One of my favorite tees is a hip-length black and white striped tissue tee with 3/4 sleeves and a boatneck from Loft. It’s a great fit — roomy enough to be super comfy, yet slim enough to look polished. For this project, I drafted a pattern from it and sewed it up in a nice, soft, navy knit.

navy boatneck long sleeve tee

Process notes

  • lengthened 3/4 sleeve by 5 in., bringing it to a full wrist length
  • 7 in. width at wrist end of sleeve pattern
  • neckline:
    1. neckline is constructed to include the shoulder seams right in the boatneck shaping
    2. for binding cut (2) pieces of same fabric 1 5/8 in. x 20 in.
    3. fused 1/2 in. wide tricot interfacing along neckline
    4. stay stitched at 3/8 in.
    5. aligned binding along the stay stitch line and stitched 1/2 in. from it
    6. trimmed off 3/8 in. (most of tricot interfacing got trimmed off)
    7. turned binding to inside and topstitched with stretch twin needle
    8. slightly overlapped shoulder areas and top stitched together
  • used 5/8 in. seam allowance to join arms, but 1/2 in. at side seam
  • added side vents

Results

I got lucky with this fabric — it’s very comfortable with a nicely balanced amount of stretch. We’ll see how it wears. I got it at the mill ends and remnants store where fabric content is unknown.

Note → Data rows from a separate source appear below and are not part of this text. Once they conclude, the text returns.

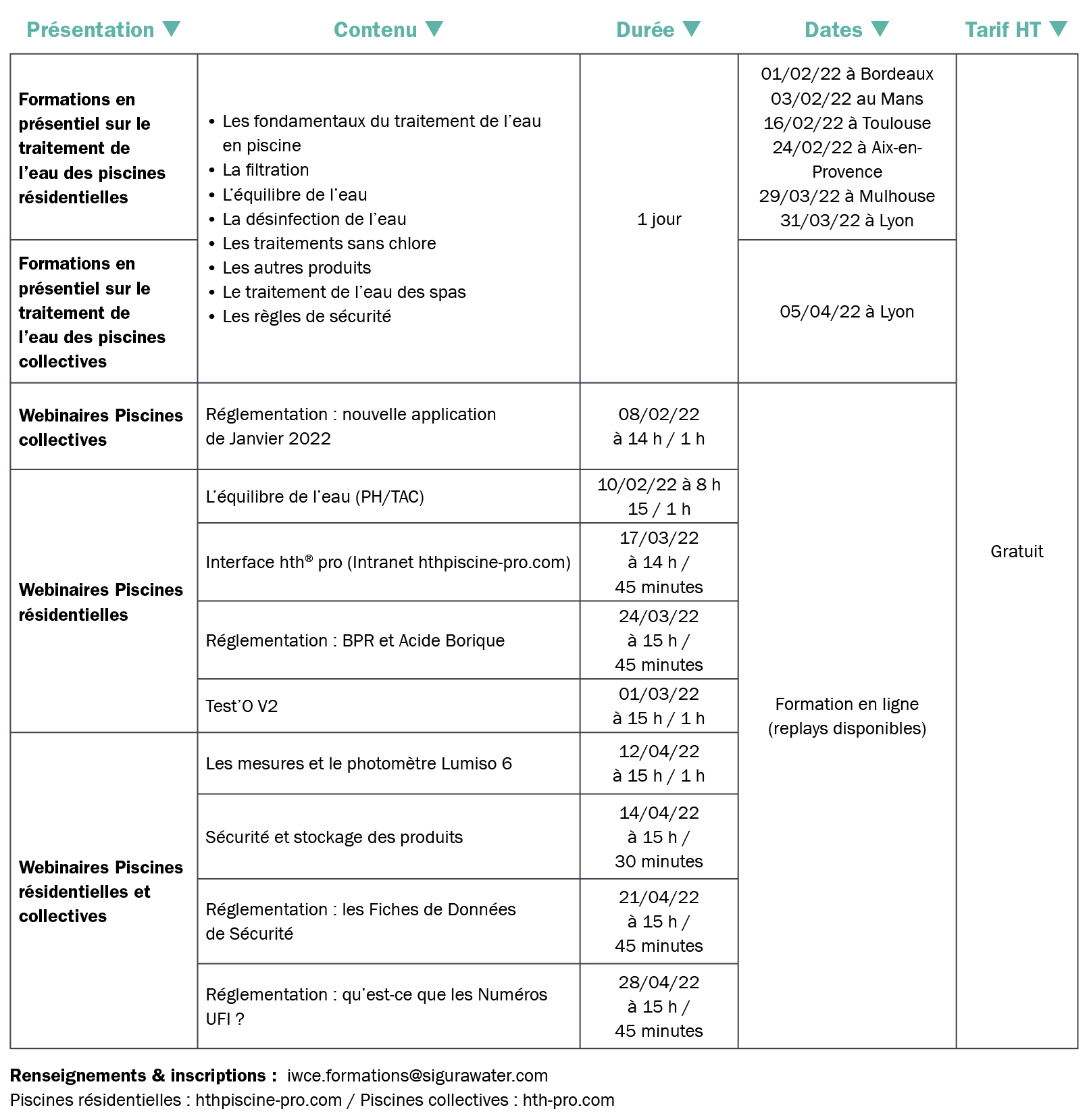 | Présentation ▼ | Contenu ▼ | Durée ▼ | Dates ▼ | Tarif HT ▼ |
|---|---|---|---|---|
| **Formations en présentiel sur le traitement de l'eau des piscines résidentielles** | • Les fondamentaux du traitement de l'eau en piscine • La filtration • L'équilibre de l'eau • La désinfection de l'eau • Les traitements sans chlore • Les autres produits • Le traitement de l'eau des spas • Les règles de sécurité | 1 jour | 01/02/22 à Bordeaux 03/02/22 au Mans 16/02/22 à Toulouse 24/02/22 à Aix-en-Provence 29/03/22 à Mulhouse 31/03/22 à Lyon | Gratuit |
| **Formations en présentiel sur le traitement de l'eau des piscines collectives** | | | 05/04/22 à Lyon | |
| **Webinaires Piscines collectives** | Réglementation : nouvelle application de Janvier 2022 | 08/02/22 à 14 h / 1 h | Formation en ligne (replays disponibles) | |
| **Webinaires Piscines résidentielles** | L'équilibre de l'eau (PH/TAC) | 10/02/22 à 8 h 15 / 1 h | | |
| | Interface hth® pro (Intranet hthpiscine-pro.com) | 17/03/22 à 14 h / 45 minutes | | |
| | Réglementation : BPR et Acide Borique | 24/03/22 à 15 h / 45 minutes | | |
| | Test'O V2 | 01/03/22 à 15 h / 1 h | | |
| **Webinaires Piscines résidentielles et collectives** | Les mesures et le photomètre Lumiso 6 | 12/04/22 à 15 h / 1 h | | |
| | Sécurité et stockage des produits | 14/04/22 à 15 h / 30 minutes | | |
| | Réglementation : les Fiches de Données de Sécurité | 21/04/22 à 15 h / 45 minutes | | |
| | Réglementation : qu'est-ce que les Numéros UFI ? | 28/04/22 à 15 h / 45 minutes | | |

**Renseignements & inscriptions :** iwce.formations@sigurawater.com
Piscines résidentielles : hthpiscine-pro.com / Piscines collectives : hth-pro.com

The first thing I noticed after trying it on was that the back shoulder need reshaping with a gentler slope to account for my forward sloping shoulders. But I do like how the boatneck works on this pattern, with a smoother overlap compared to my pattern drafted from my J. Crew tee.

The shaping along the sides and the overall length are good, although the bottom hem wants to flip up. This might be because of the side vents.